Image-text web data:

* * *

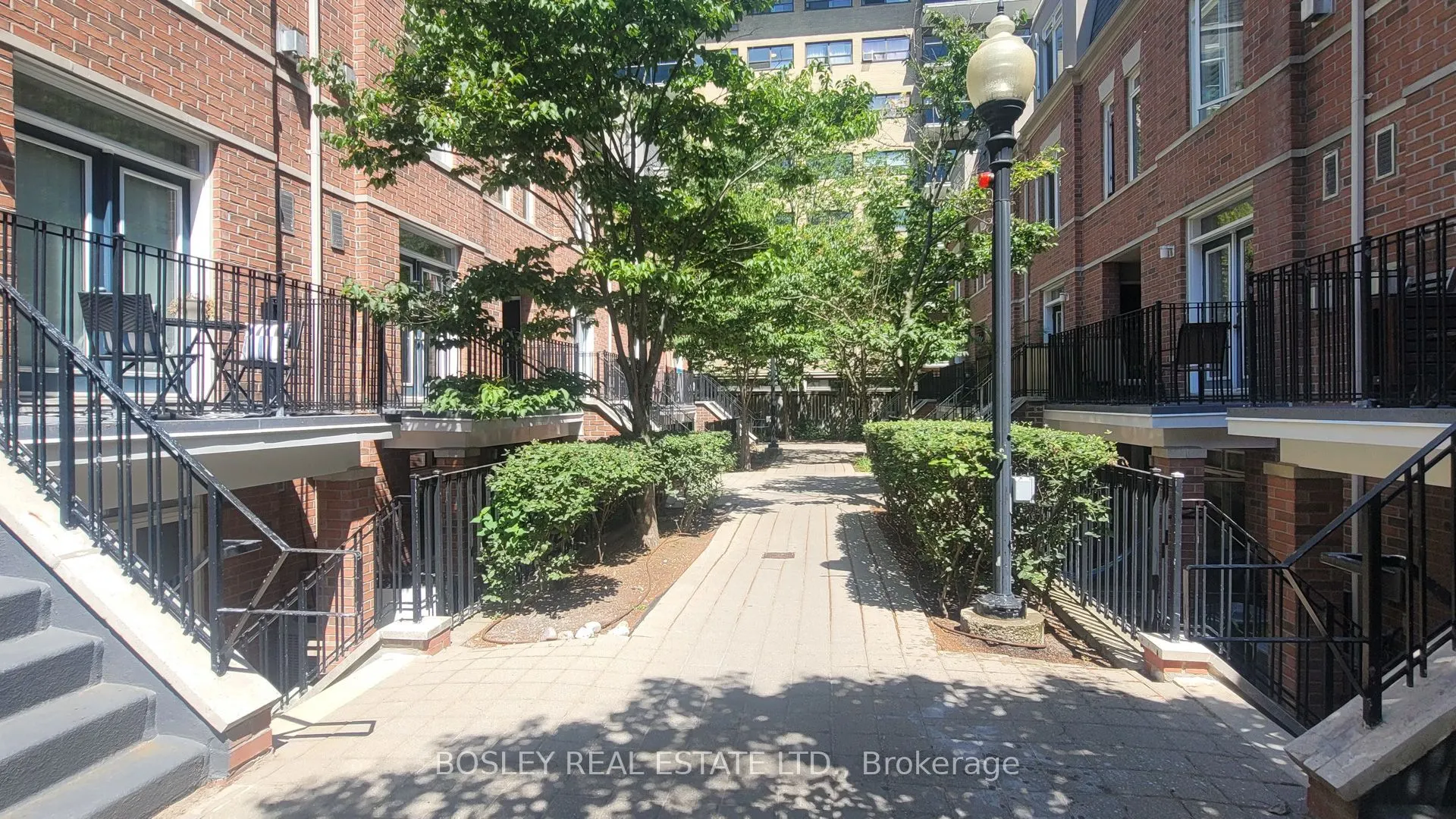 415 Jarvis Street, #155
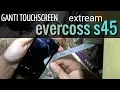 Download Lagu cara ganti Touchscreen Evercoss s45 extream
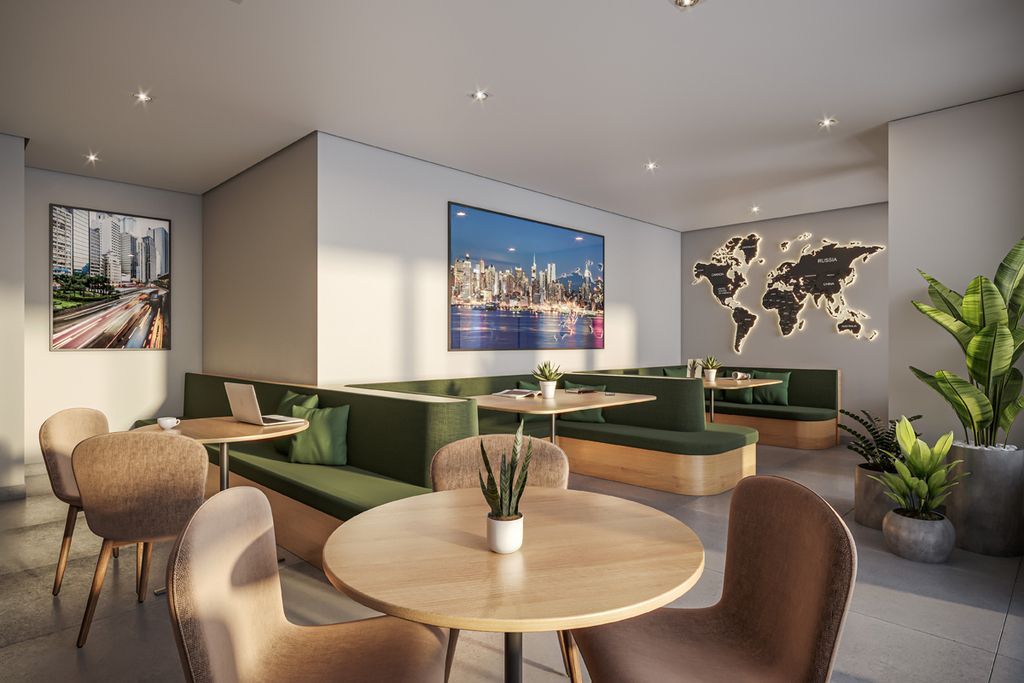 Apartamento, 3 quartos, 94 m² - Foto 15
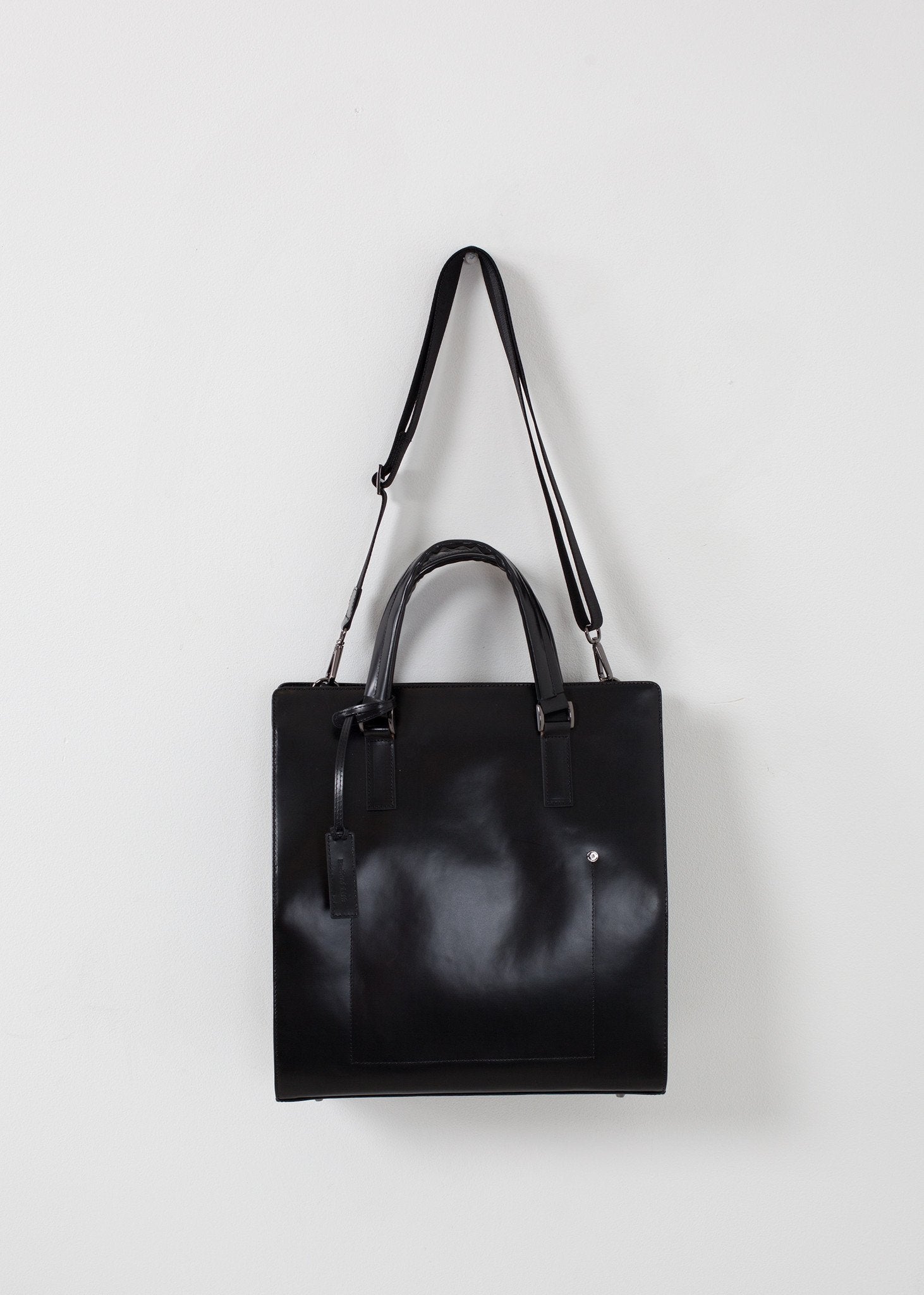 Vertical Tote - annaclothes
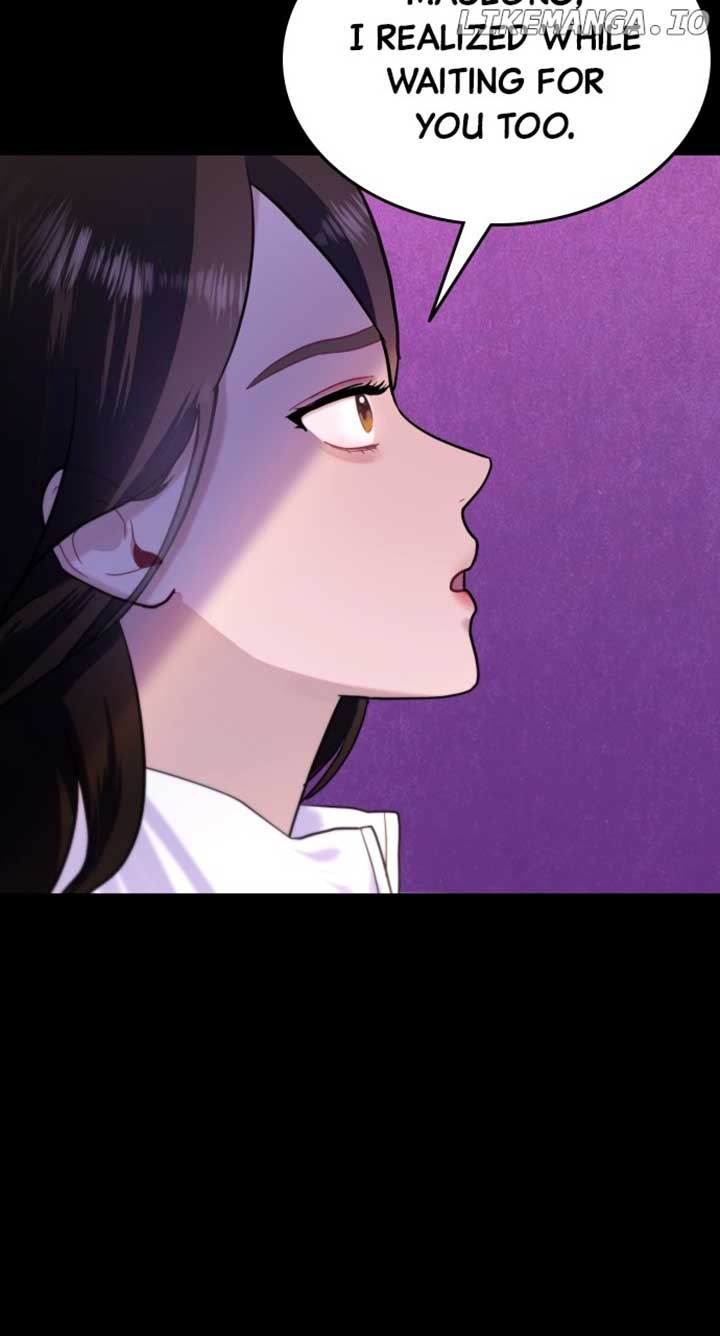 Maseknam – A Sexy Magician Chapter 67 574 087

* * *

• Task item: An exact transcription of the records above is needed, with no pictures included.

• Result:
 415 Jarvis Street, #155
 Download Lagu cara ganti Touchscreen Evercoss s45 extream
 Apartamento, 3 quartos, 94 m² - Foto 15
 Vertical Tote - annaclothes
 Maseknam – A Sexy Magician Chapter 67 574 087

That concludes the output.